Sharon Horgan and Rob Delaney as a dysfunctional couple in Catastrophe
Also appealing was the difference between Frances and Carrie. “We only see fashion in that she’s required to wear clothing,” she says. “It’s not appropriate for Frances to be someone who has a relationship with fashion beyond the limited choices that exist in her limited closet. That’s a really big part of her story. She thinks about how she looks when she leaves the house, but doesn’t have a rabid affection for clothing.”
And just in case there were any doubts that this is Sex and the City: The Middle-Aged Years… “I understood in advance there would be that question. But when you look at the character, she is so strikingly different [from Carrie]. Her life, her choices, her surroundings, her economic place in the world… Her relationship with a man, with clothing, with others – it’s a very different tone.
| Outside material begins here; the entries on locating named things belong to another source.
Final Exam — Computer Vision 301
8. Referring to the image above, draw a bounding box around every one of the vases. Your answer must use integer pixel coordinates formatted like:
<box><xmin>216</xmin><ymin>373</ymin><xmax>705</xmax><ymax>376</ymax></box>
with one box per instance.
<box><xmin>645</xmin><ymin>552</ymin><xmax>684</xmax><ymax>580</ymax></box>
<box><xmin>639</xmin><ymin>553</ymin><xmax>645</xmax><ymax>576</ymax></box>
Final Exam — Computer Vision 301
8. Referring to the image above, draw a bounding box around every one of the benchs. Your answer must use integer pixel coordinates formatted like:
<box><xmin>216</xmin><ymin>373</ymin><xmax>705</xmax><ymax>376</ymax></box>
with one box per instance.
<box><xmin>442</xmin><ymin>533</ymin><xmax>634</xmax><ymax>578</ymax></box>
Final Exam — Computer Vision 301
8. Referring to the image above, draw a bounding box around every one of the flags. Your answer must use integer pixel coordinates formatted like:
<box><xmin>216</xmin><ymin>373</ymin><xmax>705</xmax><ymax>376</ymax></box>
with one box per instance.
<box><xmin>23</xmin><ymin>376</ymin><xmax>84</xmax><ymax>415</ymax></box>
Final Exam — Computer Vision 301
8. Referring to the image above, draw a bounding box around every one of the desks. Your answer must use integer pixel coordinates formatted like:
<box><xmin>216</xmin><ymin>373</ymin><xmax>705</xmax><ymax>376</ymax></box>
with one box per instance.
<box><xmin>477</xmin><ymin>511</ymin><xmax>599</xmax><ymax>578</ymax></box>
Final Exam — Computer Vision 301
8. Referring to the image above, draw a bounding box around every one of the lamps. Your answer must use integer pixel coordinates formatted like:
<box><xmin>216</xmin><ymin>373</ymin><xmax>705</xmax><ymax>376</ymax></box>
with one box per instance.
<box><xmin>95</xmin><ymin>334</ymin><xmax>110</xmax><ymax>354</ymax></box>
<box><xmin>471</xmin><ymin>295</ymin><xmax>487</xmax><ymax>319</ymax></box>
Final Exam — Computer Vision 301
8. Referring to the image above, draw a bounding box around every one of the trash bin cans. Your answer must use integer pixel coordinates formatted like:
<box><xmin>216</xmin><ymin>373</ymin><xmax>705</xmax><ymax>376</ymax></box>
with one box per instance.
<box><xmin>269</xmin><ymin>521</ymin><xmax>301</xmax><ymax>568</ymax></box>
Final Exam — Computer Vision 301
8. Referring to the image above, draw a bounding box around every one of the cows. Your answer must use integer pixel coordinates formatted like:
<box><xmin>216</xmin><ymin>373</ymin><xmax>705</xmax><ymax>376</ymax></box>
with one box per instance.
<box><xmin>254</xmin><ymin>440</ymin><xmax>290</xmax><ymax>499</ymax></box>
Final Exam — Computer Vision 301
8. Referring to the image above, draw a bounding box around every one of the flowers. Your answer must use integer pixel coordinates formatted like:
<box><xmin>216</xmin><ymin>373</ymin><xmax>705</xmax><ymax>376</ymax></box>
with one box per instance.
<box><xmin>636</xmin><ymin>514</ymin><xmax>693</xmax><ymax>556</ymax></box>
“But we didn’t do that to be different,” she adds firmly. “And I recognise that I look like me!” she beams. “And I still mostly walk like me. So that person walks like Carrie. But she also walks like Frances. The storytelling is very different. There’s not the same kind of buoyancy in this show; the frivolity that was innate to Sex and the City does not exist here. But I don’t feel defensive,” she concludes, definitely non-defensively. “I’m comfortable illuminating what I believe are the distinctions.”
The Sex and the City gang
And what of returning to that world? After donning Frances’s dowdy clothes, tramping the humdrum streets of Hastings-on-Hudson (a real commuter town north of the city) and acting out the pain of a divorce (albeit humorously), does Parker hanker after some of that frivolity again? Might she find herself in Carrie’s Manolos one last time?
“We always feel honour-bound to those women who gave their dollars not just to pay for movie tickets but also all those years on HBO. So we feel it better be worth it again to ask for anybody’s time and money.
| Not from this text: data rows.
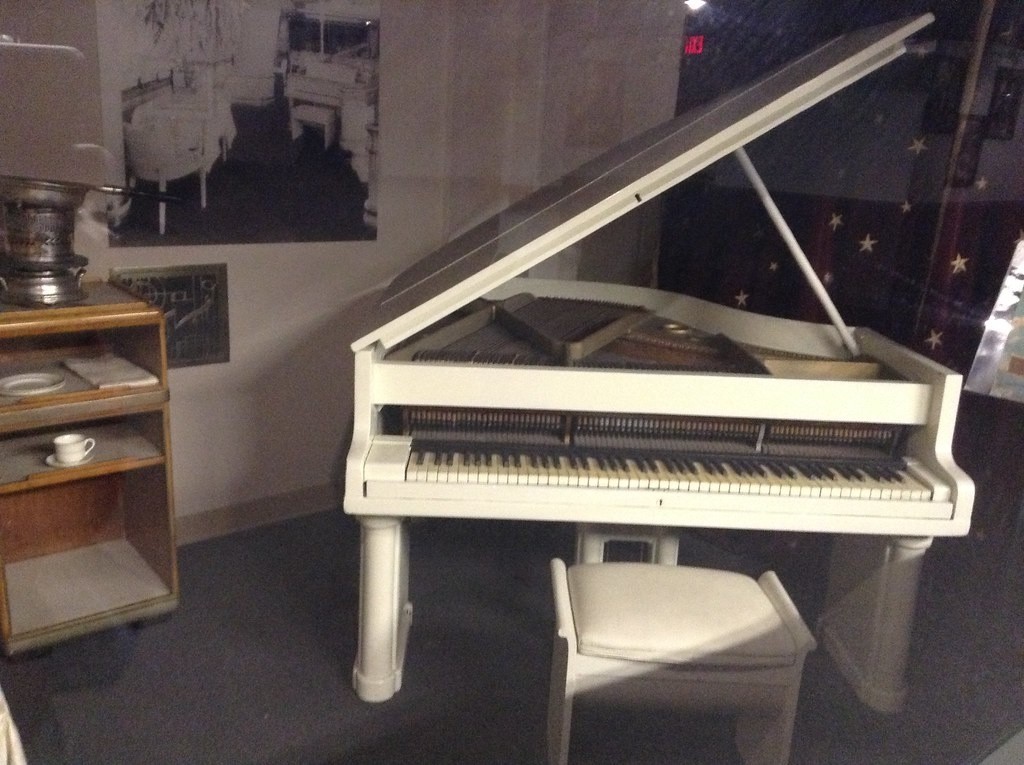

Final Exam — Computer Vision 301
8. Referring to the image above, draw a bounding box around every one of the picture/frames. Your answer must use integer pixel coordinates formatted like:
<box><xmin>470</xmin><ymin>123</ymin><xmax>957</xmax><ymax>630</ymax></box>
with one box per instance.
<box><xmin>110</xmin><ymin>263</ymin><xmax>231</xmax><ymax>369</ymax></box>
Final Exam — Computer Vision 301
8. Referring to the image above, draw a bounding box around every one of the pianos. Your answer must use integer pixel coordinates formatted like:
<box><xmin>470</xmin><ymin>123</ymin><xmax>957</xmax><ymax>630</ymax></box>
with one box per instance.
<box><xmin>343</xmin><ymin>10</ymin><xmax>971</xmax><ymax>716</ymax></box>
<box><xmin>285</xmin><ymin>48</ymin><xmax>379</xmax><ymax>152</ymax></box>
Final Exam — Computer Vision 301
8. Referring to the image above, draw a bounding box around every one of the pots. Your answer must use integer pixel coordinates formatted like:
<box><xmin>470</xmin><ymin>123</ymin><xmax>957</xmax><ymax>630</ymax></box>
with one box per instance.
<box><xmin>0</xmin><ymin>171</ymin><xmax>187</xmax><ymax>309</ymax></box>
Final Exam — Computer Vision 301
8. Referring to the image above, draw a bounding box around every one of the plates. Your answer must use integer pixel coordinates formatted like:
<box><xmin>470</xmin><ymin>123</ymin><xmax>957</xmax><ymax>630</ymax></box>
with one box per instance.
<box><xmin>0</xmin><ymin>372</ymin><xmax>66</xmax><ymax>396</ymax></box>
<box><xmin>46</xmin><ymin>453</ymin><xmax>96</xmax><ymax>467</ymax></box>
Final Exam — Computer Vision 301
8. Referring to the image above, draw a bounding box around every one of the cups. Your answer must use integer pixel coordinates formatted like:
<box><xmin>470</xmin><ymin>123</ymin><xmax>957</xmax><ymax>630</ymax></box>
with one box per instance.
<box><xmin>53</xmin><ymin>434</ymin><xmax>95</xmax><ymax>463</ymax></box>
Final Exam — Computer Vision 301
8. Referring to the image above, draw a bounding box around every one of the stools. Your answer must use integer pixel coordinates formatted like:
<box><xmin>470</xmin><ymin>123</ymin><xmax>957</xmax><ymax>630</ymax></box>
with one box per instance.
<box><xmin>574</xmin><ymin>523</ymin><xmax>681</xmax><ymax>565</ymax></box>
<box><xmin>549</xmin><ymin>558</ymin><xmax>819</xmax><ymax>765</ymax></box>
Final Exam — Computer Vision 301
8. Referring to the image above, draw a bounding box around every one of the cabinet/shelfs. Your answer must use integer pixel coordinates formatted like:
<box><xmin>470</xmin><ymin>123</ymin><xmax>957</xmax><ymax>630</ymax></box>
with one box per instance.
<box><xmin>0</xmin><ymin>280</ymin><xmax>180</xmax><ymax>657</ymax></box>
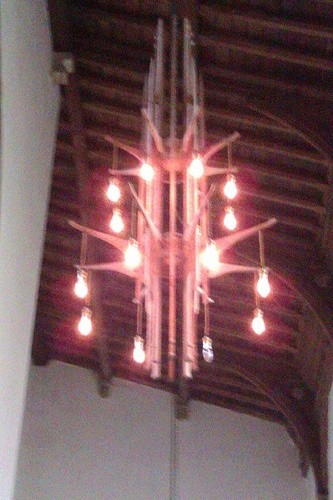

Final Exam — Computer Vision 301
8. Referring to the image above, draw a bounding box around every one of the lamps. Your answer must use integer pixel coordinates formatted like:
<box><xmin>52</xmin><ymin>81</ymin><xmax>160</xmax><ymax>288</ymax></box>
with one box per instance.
<box><xmin>68</xmin><ymin>100</ymin><xmax>284</xmax><ymax>386</ymax></box>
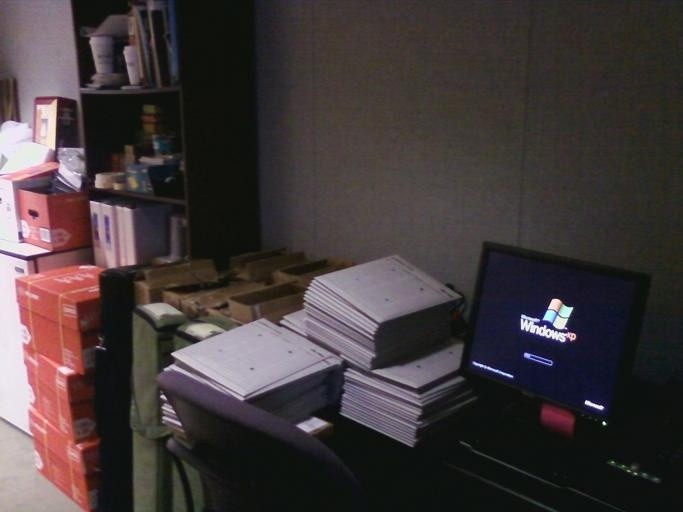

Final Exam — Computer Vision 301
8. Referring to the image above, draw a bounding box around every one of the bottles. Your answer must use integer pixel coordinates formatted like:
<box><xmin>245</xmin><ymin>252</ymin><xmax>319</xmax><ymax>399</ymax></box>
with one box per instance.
<box><xmin>169</xmin><ymin>212</ymin><xmax>187</xmax><ymax>260</ymax></box>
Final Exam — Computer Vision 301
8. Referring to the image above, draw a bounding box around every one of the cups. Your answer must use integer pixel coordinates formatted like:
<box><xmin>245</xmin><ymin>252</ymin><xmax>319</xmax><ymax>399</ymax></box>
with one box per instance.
<box><xmin>122</xmin><ymin>46</ymin><xmax>142</xmax><ymax>86</ymax></box>
<box><xmin>88</xmin><ymin>36</ymin><xmax>116</xmax><ymax>74</ymax></box>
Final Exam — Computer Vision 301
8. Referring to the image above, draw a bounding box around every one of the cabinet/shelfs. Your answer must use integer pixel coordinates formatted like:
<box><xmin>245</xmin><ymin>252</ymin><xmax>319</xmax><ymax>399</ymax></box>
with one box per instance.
<box><xmin>68</xmin><ymin>0</ymin><xmax>260</xmax><ymax>263</ymax></box>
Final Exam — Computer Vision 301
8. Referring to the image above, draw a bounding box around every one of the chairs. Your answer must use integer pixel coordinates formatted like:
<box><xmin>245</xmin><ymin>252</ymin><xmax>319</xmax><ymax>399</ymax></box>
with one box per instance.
<box><xmin>157</xmin><ymin>369</ymin><xmax>371</xmax><ymax>512</ymax></box>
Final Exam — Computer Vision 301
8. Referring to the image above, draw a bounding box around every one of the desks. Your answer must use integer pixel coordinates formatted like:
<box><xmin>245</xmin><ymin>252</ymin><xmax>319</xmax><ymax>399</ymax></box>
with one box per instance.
<box><xmin>302</xmin><ymin>371</ymin><xmax>683</xmax><ymax>511</ymax></box>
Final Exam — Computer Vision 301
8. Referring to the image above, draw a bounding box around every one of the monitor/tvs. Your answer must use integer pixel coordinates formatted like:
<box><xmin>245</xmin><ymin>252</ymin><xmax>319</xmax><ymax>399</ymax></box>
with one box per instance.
<box><xmin>459</xmin><ymin>240</ymin><xmax>650</xmax><ymax>424</ymax></box>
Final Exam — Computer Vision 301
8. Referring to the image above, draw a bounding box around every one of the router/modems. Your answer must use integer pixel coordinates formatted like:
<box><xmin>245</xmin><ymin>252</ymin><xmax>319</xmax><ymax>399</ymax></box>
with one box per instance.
<box><xmin>603</xmin><ymin>453</ymin><xmax>673</xmax><ymax>500</ymax></box>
“For all of us to be together again and shoot on the streets of New York is a very nice idea. But no matter how much people may or may not want us to do it, we want to be considerate of that choice.”
Then, with a final witty clarification about her perfume – “Stash is not linked to moustache!” – Sarah Jessica Parker, as elegant in her sentence construction as she is in her deportment, sweeps out of the room.